On 9 April 2020, the Cancer Patients Aid Association (CPAA) a charitable organisation has written to Central Government for the revocation of recently granted patent of Remdesivir under section 66.
The Remdesivir patent Application No. 201727012821, filed by Gilead Sciences has been granted in India on Feb 18, 2020. The patent states that Remdesvir, is useful for treating “Filoviridae virus infection”. Coincidently, the novel coronavirus also belongs to the same family of Filoviridae virus. Remdesvir has not yet got marketing approval and is undergoing clinical trials on COVID-19. US has also authorised the antiviral drug Remdesvir against Coronavirus.
The CPAA has urged that Remdesvir may be an effective treatment of Coronavirus. Therefore in today’s situation monopoly rights to Gilead Sc. Inc. may be imperative to public interest. Hence, the patent should be revoked under section 66 so that generic version of the drug shall be made available to the people in need.
CPAA has also urged that the granted patent is non-patentable as it lacks novelty, inventive step and also falls within the provisions of section 3d of the Indian patent Act. Lack of novelty and inventive step are the grounds of both post grant opposition and Revocation under section 64. Since one year has not yet completed after the grant of patent therefore CPAA have the option of filing post grant opposition to invalidate the patent. Further, the patentability of a patent under post grant opposition is to be ascertained by the learned Controller or the IPAB and does not have any link with the Central Government.
Now the question arises whether Remdesvir patent may be revoked on the grounds of public interest under section 66.
Section 66 in The Patents Act, 1970 defines the revocation of patent in public interest.
Where the Central Government is of opinion that a patent or the mode in which it is exercised is mischievous to the State or generally prejudicial to the public, it may, after giving the patentee an opportunity to be heard, make a declaration to that effect in the Official Gazette and thereupon the patent shall be deemed to be revoked.
It is to be noted that under public interest Central Government can revoke the patent only when the patented invention is
- prejudicial to public, or
- the mode in which invention is worked is mischievous to state.
Central government has exercised his powers twice under section 66 to revoke the patents in India in 1994 and 2012. The first patent revoked under section 66 in 1994 was the Agracetus patent which covers all forms of genetically engineered cotton. It was revoked to preserve the farmer’s right. The second was the revocation of Avesthagen patent which was held prejudicial to public since the patent relates to Traditional knowledge.
The presently granted Remdesvir patent is neither prejudicial to the farmer rights nor is the part of traditional knowledge. Therefore previous judgements cannot be reciprocated to the present case.

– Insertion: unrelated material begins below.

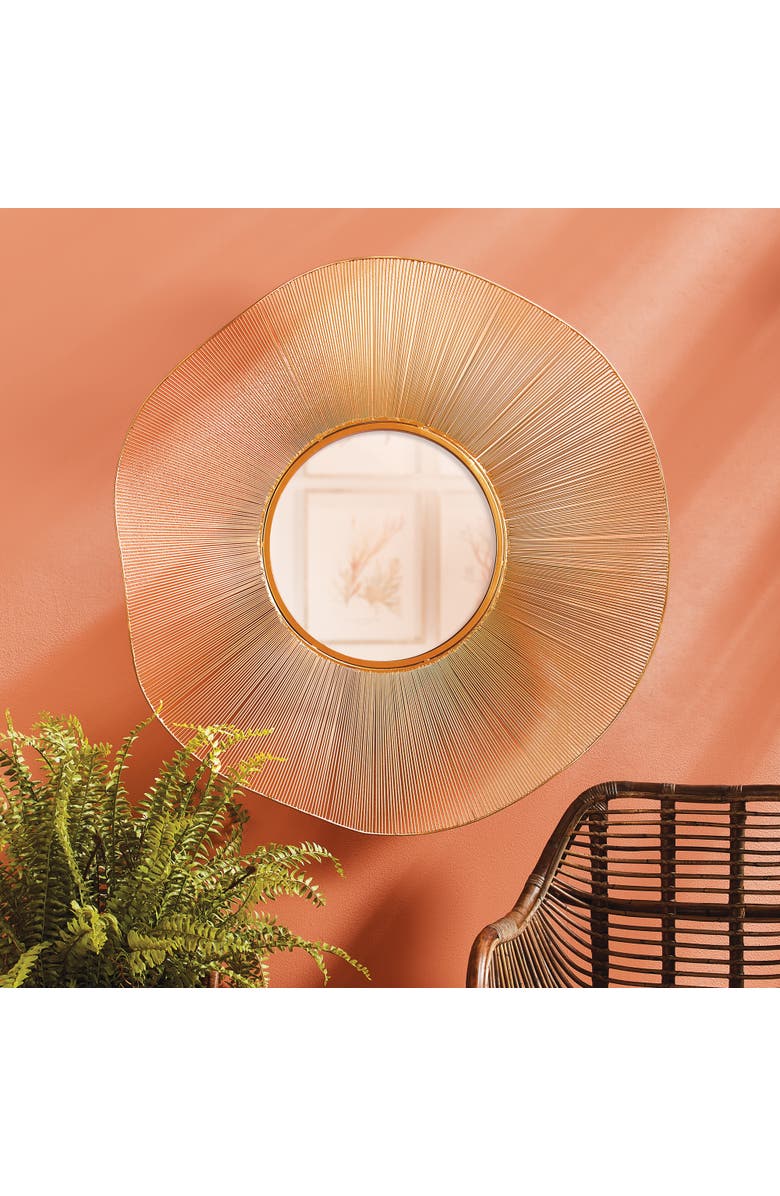 Napa Home & Garden Esme Mirror 40", Alternate, color, Gold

The primary intent of the CPAA is the availability of Remdesvir to the peoples in need at effective cost which is possible if the other manufactures can produce the generic version of Remdesvir. Revocation of patent under section 66 may give birth to the number of controversies and can weaken the Indian patent framework. Other than revocation, the Patent’s Act 1970 has the provision of granting Compulsory licence under special provisions under section 92. Many other countries are also either granting compulsory licences (as in Italy) or amending their laws (Canada) such that granting CL become easier in order to combat COVID 19 situation. However according to the recent reports Gilead has signed voluntary licensing agreements with Cipla Ltd., Ferozsons Laboratories, Hetero Labs Ltd., Jubilant Lifesciences and Mylan to manufacture Remdesivir for distribution in 127 countries such that drugs could be available to the people in need at effective cost.